**Ausgangstext:**
In seinem Bericht über das Wendejahr von 1989/1990 erzählt Claus J. Duisberg, der als Leiter des "Arbeitsstabes Deutschlandpolitik" im Bundeskanzleramt maßgeblich an den innerdeutschen Verhandlungen beteiligt war, von der elementaren Dynamik der Ereignisse, denen sich die politisch Verantwortlichen gegenübersahen. Sein Bericht ist nicht nur eine präzise, detaillierte und brillant erzählte Darstellung eines der glücklichsten Jahre in der Geschichte des 20. Jahrhunderts; er ist zugleich auch ein Lehrstück, dass in Zeiten revolutionärer Umbrüche die Geschichte selbst handelnde Kraft besitzt.
Autorenporträt
Claus J. Duisberg, 1934 in Frankfurt am Main geboren, trat 1964 in den Auswärtigen Dienst ein, war von 1978 bis 1982 an der Ständigen Vertretung in Ost-Berlin und von 1986 bis zur Wiedervereinigung im Bundeskanzleramt für die Beziehungen zur DDR zuständig. Danach leitete er die Dienststelle des Auswärtigen Amtes in Berlin und war Beauftragter für den Abzug der russischen Truppen. Zuletzt vertrat er Deutschland als Botschafter in Brasilien.

**Die Daten:**
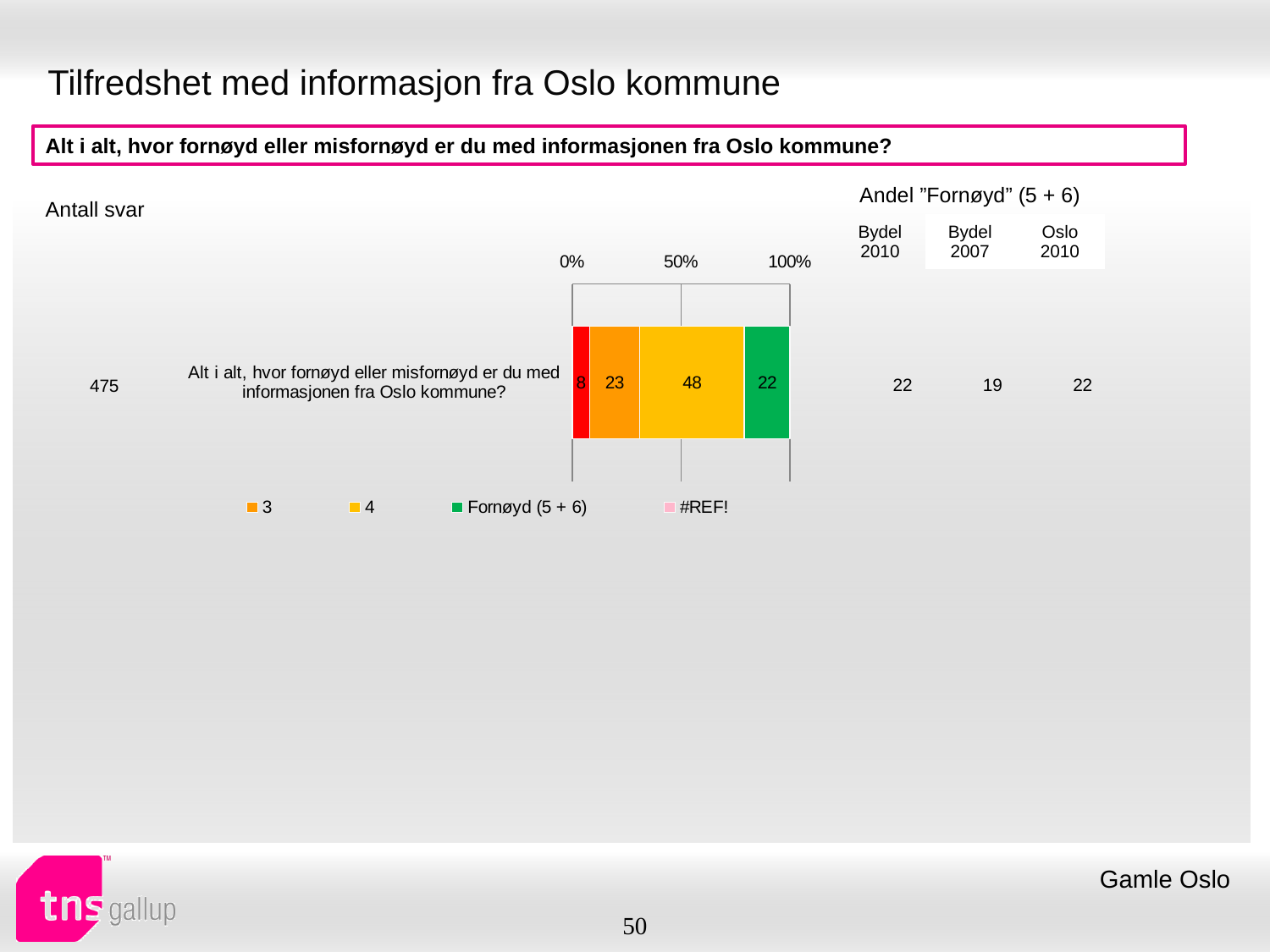
Which is larger in the stacked bar: the "3" segment or the "Fornøyd (5 + 6)" segment? 3 What is the value of the segment labelled "4" (yellow) in the stacked bar? 48 What is the last entry listed in the chart legend? #REF! What is the value of the red segment at the left end of the stacked bar? 8 How many series does the chart legend list? 4 What kind of chart is shown on the slide? bar chart Which segment of the stacked bar has the largest value? 4 Which segment of the stacked bar has the smallest value? the red segment (8) What is the difference between the "4" segment and the "3" segment in the stacked bar? 25 How many bars does the chart contain? 1 What is the value of the "Fornøyd (5 + 6)" (green) segment in the stacked bar? 22 What is the value of the segment labelled "3" (orange) in the stacked bar? 23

**Aufgaben:**
• A. In welchem Land vertrat Claus J. Duisberg laut dem Ausgangstext Deutschland zuletzt als Botschafter?
• B. Schreiben Sie die Stelle im Ausgangstext zwischen „Autorenporträt“ und „Botschafter in Brasilien.“ einschließlich wortgetreu ab.
Die Daten haben mit dem Ausgangstext nichts zu tun.

**Lösungen:**
• A. In Brasilien.

• B.
Autorenporträt
Claus J. Duisberg, 1934 in Frankfurt am Main geboren, trat 1964 in den Auswärtigen Dienst ein, war von 1978 bis 1982 an der Ständigen Vertretung in Ost-Berlin und von 1986 bis zur Wiedervereinigung im Bundeskanzleramt für die Beziehungen zur DDR zuständig. Danach leitete er die Dienststelle des Auswärtigen Amtes in Berlin und war Beauftragter für den Abzug der russischen Truppen. Zuletzt vertrat er Deutschland als Botschafter in Brasilien.